---------- WORKING DATA ----------

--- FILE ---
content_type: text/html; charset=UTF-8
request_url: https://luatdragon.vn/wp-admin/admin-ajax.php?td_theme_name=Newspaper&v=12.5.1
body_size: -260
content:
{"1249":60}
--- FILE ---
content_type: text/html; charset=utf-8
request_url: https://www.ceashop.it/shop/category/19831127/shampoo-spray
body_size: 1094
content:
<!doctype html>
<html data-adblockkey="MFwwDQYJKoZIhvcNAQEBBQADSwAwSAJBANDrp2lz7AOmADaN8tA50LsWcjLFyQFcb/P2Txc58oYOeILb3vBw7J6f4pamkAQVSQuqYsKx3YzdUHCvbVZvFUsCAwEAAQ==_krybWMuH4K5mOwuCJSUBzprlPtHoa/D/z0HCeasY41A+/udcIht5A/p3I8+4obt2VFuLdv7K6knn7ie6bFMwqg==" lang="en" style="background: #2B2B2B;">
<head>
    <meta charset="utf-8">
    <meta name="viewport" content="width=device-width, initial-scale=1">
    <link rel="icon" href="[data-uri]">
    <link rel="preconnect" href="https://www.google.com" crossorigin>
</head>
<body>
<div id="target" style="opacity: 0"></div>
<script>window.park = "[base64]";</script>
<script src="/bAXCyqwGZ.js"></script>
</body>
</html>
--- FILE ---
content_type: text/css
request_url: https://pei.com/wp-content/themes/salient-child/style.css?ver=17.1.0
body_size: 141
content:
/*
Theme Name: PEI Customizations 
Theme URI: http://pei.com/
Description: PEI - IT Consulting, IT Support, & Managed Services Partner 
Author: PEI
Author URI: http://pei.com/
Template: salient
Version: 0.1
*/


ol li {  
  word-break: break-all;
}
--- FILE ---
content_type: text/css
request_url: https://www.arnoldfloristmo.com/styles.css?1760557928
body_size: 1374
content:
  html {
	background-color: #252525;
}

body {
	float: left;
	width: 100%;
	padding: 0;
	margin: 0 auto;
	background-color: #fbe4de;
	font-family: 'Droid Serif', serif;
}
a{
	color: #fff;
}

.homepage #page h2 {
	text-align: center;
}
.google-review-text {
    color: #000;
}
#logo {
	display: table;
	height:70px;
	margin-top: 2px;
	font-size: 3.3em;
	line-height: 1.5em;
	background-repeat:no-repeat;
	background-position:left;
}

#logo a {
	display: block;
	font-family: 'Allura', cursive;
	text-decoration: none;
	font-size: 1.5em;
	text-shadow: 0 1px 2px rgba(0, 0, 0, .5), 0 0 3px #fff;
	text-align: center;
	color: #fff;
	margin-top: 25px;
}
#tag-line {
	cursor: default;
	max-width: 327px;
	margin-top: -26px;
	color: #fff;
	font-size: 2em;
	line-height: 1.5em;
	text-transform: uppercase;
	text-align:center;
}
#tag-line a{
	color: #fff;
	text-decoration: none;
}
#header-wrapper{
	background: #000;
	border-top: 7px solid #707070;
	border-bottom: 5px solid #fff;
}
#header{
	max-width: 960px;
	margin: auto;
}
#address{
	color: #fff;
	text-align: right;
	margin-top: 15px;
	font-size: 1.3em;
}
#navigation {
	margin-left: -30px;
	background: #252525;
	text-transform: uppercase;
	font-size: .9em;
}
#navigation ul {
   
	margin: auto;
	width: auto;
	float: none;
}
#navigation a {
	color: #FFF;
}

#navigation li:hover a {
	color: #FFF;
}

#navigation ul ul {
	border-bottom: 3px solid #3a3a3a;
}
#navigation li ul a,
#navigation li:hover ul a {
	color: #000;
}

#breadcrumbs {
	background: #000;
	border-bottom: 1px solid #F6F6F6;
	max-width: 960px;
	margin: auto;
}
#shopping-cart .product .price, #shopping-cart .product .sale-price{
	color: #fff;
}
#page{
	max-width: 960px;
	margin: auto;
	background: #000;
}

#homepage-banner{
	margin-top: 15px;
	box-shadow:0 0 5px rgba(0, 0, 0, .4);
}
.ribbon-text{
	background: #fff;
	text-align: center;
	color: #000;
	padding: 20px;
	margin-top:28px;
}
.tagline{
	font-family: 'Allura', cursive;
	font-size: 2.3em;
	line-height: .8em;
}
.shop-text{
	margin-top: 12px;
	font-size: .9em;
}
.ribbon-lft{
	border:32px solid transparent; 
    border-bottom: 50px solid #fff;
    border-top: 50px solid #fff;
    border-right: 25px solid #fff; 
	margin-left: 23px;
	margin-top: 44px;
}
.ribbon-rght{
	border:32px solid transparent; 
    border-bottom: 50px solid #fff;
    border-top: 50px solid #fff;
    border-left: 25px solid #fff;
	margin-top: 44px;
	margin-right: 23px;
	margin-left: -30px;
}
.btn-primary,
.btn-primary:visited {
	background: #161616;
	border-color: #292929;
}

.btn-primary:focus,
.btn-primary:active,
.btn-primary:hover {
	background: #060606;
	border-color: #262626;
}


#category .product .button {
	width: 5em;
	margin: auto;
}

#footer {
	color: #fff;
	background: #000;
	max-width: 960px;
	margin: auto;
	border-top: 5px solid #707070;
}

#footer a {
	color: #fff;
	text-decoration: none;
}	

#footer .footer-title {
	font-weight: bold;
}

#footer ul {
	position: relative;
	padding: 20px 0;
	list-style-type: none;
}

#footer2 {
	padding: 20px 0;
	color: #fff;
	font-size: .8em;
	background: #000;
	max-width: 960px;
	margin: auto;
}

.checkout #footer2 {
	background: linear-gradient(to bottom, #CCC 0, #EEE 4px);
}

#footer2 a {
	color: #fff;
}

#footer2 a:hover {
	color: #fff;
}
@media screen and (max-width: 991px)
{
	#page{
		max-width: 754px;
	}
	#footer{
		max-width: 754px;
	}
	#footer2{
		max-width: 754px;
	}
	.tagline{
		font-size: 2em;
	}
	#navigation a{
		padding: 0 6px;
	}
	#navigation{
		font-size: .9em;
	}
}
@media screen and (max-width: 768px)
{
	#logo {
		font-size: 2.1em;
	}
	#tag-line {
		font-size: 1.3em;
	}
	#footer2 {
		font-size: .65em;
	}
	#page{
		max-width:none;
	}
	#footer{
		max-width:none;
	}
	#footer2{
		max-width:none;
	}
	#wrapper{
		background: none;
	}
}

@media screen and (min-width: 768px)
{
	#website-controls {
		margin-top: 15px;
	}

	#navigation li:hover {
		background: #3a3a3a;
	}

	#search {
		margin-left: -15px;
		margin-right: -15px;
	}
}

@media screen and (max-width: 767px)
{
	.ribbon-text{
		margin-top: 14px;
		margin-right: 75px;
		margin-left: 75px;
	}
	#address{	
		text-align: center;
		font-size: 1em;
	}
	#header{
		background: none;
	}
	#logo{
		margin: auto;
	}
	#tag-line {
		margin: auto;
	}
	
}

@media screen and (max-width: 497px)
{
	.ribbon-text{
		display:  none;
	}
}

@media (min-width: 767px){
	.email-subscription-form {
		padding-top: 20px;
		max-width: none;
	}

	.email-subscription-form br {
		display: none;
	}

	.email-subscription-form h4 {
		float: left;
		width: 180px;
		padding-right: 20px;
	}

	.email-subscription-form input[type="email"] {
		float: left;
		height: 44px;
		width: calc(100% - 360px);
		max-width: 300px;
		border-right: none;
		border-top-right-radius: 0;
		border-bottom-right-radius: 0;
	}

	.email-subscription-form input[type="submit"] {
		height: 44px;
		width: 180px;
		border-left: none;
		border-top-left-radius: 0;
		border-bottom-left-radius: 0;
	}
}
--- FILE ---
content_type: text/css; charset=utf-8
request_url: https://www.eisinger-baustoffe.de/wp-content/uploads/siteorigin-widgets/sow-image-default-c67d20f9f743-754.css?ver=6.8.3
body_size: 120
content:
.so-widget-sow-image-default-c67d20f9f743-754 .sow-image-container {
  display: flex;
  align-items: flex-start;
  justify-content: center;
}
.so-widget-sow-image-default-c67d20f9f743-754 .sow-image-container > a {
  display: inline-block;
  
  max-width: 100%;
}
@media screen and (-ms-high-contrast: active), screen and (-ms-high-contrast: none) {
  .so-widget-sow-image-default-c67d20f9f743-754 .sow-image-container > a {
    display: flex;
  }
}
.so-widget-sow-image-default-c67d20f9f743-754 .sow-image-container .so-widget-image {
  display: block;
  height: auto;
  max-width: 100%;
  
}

----------

■ THE TASK
Using the entries above, state how many lines contain the string "input"; the number is all that is needed.

■ SOLUTION
2